- Supplied text:

Custom async loop

Hello :slight_smile:

I have a very basic macro I made

#[proc_macro_attribute]
pub fn main(_attr: TokenStream, item: TokenStream) -> TokenStream {
    let ident = item.clone().into_iter().nth(2).unwrap();
    quote! {
        static mut MAIN: Option<::core::pin::Pin<::alloc::boxed::Box<dyn Future<Output = ()>>>> = None;
        static mut ENDED: bool = false;

        #[unsafe(no_mangle)]
        extern "C" fn resume() {
            unsafe {
                if ENDED { return }

                if MAIN.is_none() {
                    MAIN = Some(::alloc::boxed::Box::pin($ident()));
                }

                let wk = ::core::task::Waker::noop();
                let mut cx = ::core::task::Context::from_waker(wk);

                match MAIN.as_mut().unwrap_unchecked().as_mut().poll(&mut cx) {
                    ::core::task::Poll::Ready(_) => ENDED = true,
                    ::core::task::Poll::Pending => {},
                }
            }
        }

        $item
    }
}

Which is used like this

#[rt::main]
async fn main() {
    loop {
        rt::sleep().await
    }
}

Resume is called by requestAnimationFrame in the browser, so I want to avoid freezing the entire browser tab, but still have a normal looking main function as Rust is of course really unhappy with managing this global coroutine-like behavior manually

sleep just returns an empty future.

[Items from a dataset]

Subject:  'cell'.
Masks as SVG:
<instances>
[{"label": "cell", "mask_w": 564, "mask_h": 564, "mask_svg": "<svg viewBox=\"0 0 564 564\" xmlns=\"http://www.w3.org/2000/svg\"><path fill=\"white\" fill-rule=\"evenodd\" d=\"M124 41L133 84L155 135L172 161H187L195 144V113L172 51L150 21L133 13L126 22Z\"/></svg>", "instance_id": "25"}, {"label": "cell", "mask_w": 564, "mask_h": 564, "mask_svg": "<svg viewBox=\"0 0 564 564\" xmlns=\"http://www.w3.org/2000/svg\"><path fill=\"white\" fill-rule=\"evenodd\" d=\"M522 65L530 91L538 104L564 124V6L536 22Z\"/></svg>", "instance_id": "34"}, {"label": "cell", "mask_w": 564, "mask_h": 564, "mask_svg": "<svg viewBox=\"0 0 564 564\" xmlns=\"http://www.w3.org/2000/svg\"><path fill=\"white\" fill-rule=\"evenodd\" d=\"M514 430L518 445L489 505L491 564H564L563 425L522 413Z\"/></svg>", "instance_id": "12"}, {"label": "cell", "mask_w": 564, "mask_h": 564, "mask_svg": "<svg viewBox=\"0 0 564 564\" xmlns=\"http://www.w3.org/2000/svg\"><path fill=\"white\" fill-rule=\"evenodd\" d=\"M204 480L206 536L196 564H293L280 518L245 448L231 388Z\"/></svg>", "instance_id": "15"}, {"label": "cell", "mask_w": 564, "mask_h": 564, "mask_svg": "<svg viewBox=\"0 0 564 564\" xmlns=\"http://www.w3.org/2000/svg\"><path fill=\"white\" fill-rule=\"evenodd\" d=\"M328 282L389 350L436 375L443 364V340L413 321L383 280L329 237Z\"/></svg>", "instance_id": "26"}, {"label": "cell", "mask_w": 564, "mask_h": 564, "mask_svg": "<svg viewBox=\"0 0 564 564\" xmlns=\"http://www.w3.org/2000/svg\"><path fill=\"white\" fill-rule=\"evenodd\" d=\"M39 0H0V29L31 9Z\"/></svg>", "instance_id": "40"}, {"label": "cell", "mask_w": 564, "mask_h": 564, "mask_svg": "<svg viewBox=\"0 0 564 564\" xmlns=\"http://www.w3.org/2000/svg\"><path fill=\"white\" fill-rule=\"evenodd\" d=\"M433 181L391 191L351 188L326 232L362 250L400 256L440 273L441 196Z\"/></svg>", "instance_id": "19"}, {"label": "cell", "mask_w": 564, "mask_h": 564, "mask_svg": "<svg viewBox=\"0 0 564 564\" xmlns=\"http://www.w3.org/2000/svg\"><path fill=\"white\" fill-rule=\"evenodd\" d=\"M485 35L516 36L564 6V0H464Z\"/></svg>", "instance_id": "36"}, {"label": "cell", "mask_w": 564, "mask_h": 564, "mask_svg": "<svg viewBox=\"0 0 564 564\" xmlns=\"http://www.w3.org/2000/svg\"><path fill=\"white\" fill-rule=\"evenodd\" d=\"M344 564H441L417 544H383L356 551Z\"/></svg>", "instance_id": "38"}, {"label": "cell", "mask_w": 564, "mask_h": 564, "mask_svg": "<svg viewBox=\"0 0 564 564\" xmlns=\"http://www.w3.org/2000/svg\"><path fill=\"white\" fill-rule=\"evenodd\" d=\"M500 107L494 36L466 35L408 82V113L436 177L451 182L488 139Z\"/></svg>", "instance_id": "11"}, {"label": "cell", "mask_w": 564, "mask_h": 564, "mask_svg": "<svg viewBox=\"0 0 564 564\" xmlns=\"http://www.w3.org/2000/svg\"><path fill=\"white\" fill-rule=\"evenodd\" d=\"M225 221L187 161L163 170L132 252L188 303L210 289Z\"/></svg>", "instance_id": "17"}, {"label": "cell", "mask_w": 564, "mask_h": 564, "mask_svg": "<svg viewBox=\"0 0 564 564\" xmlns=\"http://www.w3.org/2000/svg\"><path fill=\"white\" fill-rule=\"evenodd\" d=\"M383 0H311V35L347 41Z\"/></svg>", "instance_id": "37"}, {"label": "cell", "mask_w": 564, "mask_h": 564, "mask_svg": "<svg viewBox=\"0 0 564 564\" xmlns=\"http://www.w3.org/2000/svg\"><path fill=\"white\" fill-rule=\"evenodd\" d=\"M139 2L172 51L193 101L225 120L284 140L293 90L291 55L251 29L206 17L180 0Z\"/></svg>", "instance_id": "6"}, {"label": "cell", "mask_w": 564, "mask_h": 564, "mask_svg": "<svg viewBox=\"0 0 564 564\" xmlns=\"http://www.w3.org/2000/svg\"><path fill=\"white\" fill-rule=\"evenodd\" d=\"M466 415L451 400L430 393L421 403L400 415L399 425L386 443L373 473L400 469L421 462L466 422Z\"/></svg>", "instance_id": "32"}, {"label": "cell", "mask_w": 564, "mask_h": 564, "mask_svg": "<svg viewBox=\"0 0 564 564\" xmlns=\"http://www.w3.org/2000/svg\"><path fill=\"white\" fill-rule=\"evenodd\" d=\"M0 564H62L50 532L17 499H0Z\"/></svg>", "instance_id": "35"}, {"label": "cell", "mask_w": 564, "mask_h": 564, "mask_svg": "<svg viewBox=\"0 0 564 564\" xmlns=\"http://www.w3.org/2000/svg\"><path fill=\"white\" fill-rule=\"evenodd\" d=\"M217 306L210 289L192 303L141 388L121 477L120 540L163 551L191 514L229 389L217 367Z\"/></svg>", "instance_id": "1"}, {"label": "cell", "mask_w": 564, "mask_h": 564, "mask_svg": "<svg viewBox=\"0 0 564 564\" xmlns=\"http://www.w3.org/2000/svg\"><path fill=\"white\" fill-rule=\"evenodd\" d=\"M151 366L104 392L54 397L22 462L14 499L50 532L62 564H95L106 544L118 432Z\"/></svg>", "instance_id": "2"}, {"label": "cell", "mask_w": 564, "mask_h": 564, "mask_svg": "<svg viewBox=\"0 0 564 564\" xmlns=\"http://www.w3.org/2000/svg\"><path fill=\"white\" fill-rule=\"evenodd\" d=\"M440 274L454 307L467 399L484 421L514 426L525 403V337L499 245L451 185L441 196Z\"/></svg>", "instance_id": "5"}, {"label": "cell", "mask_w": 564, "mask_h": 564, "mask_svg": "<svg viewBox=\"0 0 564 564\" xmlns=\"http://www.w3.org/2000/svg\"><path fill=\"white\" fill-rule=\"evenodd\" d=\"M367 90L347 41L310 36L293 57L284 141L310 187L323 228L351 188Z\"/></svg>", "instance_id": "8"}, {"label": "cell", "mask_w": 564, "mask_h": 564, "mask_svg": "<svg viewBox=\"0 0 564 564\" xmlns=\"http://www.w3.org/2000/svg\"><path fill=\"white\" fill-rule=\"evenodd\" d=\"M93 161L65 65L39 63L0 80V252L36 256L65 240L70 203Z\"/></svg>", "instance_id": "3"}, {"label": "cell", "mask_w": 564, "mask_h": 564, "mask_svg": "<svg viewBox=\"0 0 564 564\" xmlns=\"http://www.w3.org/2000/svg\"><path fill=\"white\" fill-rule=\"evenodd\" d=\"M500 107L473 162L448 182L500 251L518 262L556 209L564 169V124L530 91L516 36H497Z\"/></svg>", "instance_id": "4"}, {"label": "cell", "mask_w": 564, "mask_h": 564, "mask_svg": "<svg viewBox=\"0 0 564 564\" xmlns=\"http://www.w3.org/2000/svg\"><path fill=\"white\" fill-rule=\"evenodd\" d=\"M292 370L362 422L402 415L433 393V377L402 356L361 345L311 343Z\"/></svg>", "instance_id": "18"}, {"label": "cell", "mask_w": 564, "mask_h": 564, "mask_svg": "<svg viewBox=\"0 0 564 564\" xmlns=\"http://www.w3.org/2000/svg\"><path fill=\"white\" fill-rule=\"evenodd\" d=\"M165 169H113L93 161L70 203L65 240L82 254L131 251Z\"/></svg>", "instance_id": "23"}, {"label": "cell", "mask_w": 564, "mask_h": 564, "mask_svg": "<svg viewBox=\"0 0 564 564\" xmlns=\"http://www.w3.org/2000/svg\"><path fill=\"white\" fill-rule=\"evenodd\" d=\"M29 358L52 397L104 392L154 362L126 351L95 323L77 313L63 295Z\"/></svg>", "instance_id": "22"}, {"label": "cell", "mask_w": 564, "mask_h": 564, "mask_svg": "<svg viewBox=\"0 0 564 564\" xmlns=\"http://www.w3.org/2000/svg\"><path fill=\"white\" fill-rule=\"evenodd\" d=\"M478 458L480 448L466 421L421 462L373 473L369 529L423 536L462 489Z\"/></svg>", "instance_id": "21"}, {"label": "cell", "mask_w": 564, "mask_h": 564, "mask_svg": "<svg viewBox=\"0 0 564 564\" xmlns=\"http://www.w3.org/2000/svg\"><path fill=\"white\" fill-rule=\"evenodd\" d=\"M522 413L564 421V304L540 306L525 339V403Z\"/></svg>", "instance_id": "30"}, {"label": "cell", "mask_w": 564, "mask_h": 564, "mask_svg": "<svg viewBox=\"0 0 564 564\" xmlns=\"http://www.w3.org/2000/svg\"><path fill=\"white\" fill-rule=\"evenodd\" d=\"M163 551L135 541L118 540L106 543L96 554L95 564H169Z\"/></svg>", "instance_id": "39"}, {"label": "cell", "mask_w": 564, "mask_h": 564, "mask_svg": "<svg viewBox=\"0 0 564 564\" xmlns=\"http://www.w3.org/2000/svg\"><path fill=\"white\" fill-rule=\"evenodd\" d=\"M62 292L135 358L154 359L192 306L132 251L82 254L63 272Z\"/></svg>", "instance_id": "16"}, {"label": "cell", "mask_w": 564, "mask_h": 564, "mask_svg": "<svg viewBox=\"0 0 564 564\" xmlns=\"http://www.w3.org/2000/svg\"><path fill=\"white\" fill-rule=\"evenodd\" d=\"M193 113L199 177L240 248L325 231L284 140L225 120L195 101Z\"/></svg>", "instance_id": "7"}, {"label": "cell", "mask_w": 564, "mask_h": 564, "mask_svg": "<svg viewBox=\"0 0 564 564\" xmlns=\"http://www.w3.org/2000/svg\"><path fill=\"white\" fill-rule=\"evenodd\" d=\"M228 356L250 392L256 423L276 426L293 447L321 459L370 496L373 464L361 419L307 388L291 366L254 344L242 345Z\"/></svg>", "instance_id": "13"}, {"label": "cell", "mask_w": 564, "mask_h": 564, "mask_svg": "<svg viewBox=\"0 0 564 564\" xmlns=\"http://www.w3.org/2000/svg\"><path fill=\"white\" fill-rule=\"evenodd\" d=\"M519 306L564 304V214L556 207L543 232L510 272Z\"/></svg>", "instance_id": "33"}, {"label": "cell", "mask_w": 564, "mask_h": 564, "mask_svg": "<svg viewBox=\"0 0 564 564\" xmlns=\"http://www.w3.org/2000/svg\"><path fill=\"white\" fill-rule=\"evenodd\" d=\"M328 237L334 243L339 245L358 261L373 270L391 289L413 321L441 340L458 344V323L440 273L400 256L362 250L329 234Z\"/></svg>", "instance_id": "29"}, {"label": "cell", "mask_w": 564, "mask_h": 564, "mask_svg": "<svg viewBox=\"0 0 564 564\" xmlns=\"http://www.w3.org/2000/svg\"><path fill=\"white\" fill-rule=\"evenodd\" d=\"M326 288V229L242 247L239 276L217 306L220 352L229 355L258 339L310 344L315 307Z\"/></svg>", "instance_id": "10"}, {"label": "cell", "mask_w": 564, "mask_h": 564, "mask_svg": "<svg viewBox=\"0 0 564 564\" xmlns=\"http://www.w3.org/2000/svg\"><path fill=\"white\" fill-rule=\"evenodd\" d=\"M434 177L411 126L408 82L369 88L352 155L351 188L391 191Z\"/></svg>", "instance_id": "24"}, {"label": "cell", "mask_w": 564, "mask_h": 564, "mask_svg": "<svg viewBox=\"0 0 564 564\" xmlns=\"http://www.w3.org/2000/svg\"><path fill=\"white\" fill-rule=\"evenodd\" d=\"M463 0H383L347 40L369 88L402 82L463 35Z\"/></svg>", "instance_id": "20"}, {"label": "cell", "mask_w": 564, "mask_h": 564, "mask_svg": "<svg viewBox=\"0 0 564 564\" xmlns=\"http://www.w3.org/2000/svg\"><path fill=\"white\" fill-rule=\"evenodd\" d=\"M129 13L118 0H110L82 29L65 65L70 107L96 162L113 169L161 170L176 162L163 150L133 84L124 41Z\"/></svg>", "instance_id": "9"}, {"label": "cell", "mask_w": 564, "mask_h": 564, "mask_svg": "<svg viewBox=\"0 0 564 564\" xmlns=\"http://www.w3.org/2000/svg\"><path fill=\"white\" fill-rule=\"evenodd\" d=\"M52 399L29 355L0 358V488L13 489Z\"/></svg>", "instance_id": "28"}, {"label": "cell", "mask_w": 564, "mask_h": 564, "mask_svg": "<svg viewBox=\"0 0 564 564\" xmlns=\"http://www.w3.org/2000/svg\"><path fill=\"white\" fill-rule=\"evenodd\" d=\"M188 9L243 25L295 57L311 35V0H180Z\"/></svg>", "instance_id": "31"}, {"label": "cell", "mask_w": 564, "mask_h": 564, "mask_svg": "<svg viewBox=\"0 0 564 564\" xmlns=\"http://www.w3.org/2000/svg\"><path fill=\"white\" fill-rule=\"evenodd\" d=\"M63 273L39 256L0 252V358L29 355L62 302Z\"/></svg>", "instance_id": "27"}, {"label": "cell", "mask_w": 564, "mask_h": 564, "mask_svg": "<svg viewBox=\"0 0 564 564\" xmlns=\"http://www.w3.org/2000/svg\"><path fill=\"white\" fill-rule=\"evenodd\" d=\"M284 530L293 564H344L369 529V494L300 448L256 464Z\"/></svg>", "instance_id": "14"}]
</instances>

- Brief 1:
List every path in the custom async loop post's macro code that begins with "::core::".
- Brief 2:
Restate more briefly the paragraph of the custom async loop post that begins "Resume is called by requestAnimationFrame", keeping its main facts.
- Brief 3:
Pick up the post about the custom async loop after its final sentence and continue it.
The material above has no part in any of the work asked here.

- Exercise response 1:
- ::core::pin::Pin
- ::core::task::Waker::noop
- ::core::task::Context::from_waker
- ::core::task::Poll::Ready
- ::core::task::Poll::Pending

- Exercise response 2:
In the browser, requestAnimationFrame calls resume. The goal is to keep the whole browser tab from freezing while still having a normal-looking main function, because Rust is very unhappy when this global coroutine-like behavior is managed by hand.

- Exercise response 3:
I think I got something very wrong though since the browser tab very much freezes :sweat_smile:

If you mean it's simply async fn sleep() {} then this will not suspend your future but instead immediately complete it, resulting in the main future also never suspending.

You'll want something like futures_lite::yield_now instead (it's very few lines of code you can copy-paste if you don't want to pull in another dependency)

Oh I see, I assumed futures were not evaluated until the call to poll, but this makes more sense, thank you :slight_smile:

They do! What I meant by "immediately complete it" is that the very first poll will be a Poll::Complete. Then the main future will continue executing, running another iteration of the loop, immediately completing another sleep, and so on. That is, the first poll call for the main future will never return.